--- START ---
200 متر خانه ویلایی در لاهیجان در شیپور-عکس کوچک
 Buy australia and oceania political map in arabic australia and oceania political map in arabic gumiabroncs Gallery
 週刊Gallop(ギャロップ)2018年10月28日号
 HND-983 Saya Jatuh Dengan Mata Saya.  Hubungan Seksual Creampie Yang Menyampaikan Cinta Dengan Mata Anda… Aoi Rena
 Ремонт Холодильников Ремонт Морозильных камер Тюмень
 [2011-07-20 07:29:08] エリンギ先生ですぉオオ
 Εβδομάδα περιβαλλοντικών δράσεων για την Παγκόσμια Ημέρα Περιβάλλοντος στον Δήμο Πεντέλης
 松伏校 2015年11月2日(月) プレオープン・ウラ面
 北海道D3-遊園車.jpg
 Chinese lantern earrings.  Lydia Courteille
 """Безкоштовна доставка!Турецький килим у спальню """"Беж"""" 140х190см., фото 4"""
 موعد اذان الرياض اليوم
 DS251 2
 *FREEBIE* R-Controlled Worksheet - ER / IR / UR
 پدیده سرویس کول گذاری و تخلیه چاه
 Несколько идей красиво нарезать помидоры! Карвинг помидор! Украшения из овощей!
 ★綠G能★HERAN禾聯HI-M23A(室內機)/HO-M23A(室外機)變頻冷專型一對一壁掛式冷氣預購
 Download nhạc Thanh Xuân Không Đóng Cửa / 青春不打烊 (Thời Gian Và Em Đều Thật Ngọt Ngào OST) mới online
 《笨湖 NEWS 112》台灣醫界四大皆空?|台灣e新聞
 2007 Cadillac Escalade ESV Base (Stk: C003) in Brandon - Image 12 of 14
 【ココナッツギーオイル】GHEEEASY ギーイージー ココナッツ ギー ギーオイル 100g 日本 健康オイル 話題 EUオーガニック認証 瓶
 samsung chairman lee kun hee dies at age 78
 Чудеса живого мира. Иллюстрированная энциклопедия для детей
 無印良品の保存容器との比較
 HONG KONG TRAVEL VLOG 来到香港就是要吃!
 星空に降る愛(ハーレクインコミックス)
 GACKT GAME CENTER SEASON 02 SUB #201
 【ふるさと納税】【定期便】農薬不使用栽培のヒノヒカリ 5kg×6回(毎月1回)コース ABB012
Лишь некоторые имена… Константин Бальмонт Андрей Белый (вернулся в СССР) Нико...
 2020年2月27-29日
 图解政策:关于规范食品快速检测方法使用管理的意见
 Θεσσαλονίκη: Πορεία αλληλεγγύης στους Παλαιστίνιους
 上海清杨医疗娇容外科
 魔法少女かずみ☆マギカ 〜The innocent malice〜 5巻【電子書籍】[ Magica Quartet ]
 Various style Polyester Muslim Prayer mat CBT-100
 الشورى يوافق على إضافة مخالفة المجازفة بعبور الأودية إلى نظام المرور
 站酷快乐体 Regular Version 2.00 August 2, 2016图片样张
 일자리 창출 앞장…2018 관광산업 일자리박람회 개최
--- END ---
▶ [What is expected]:
Every line from the first through the one containing "Несколько идей красиво" in the listing above must be given again exactly, with nothing else alongside.

▶ [Exercise output]:
200 متر خانه ویلایی در لاهیجان در شیپور-عکس کوچک
 Buy australia and oceania political map in arabic australia and oceania political map in arabic gumiabroncs Gallery
 週刊Gallop(ギャロップ)2018年10月28日号
 HND-983 Saya Jatuh Dengan Mata Saya.  Hubungan Seksual Creampie Yang Menyampaikan Cinta Dengan Mata Anda… Aoi Rena
 Ремонт Холодильников Ремонт Морозильных камер Тюмень
 [2011-07-20 07:29:08] エリンギ先生ですぉオオ
 Εβδομάδα περιβαλλοντικών δράσεων για την Παγκόσμια Ημέρα Περιβάλλοντος στον Δήμο Πεντέλης
 松伏校 2015年11月2日(月) プレオープン・ウラ面
 北海道D3-遊園車.jpg
 Chinese lantern earrings.  Lydia Courteille
 """Безкоштовна доставка!Турецький килим у спальню """"Беж"""" 140х190см., фото 4"""
 موعد اذان الرياض اليوم
 DS251 2
 *FREEBIE* R-Controlled Worksheet - ER / IR / UR
 پدیده سرویس کول گذاری و تخلیه چاه
 Несколько идей красиво нарезать помидоры! Карвинг помидор! Украшения из овощей!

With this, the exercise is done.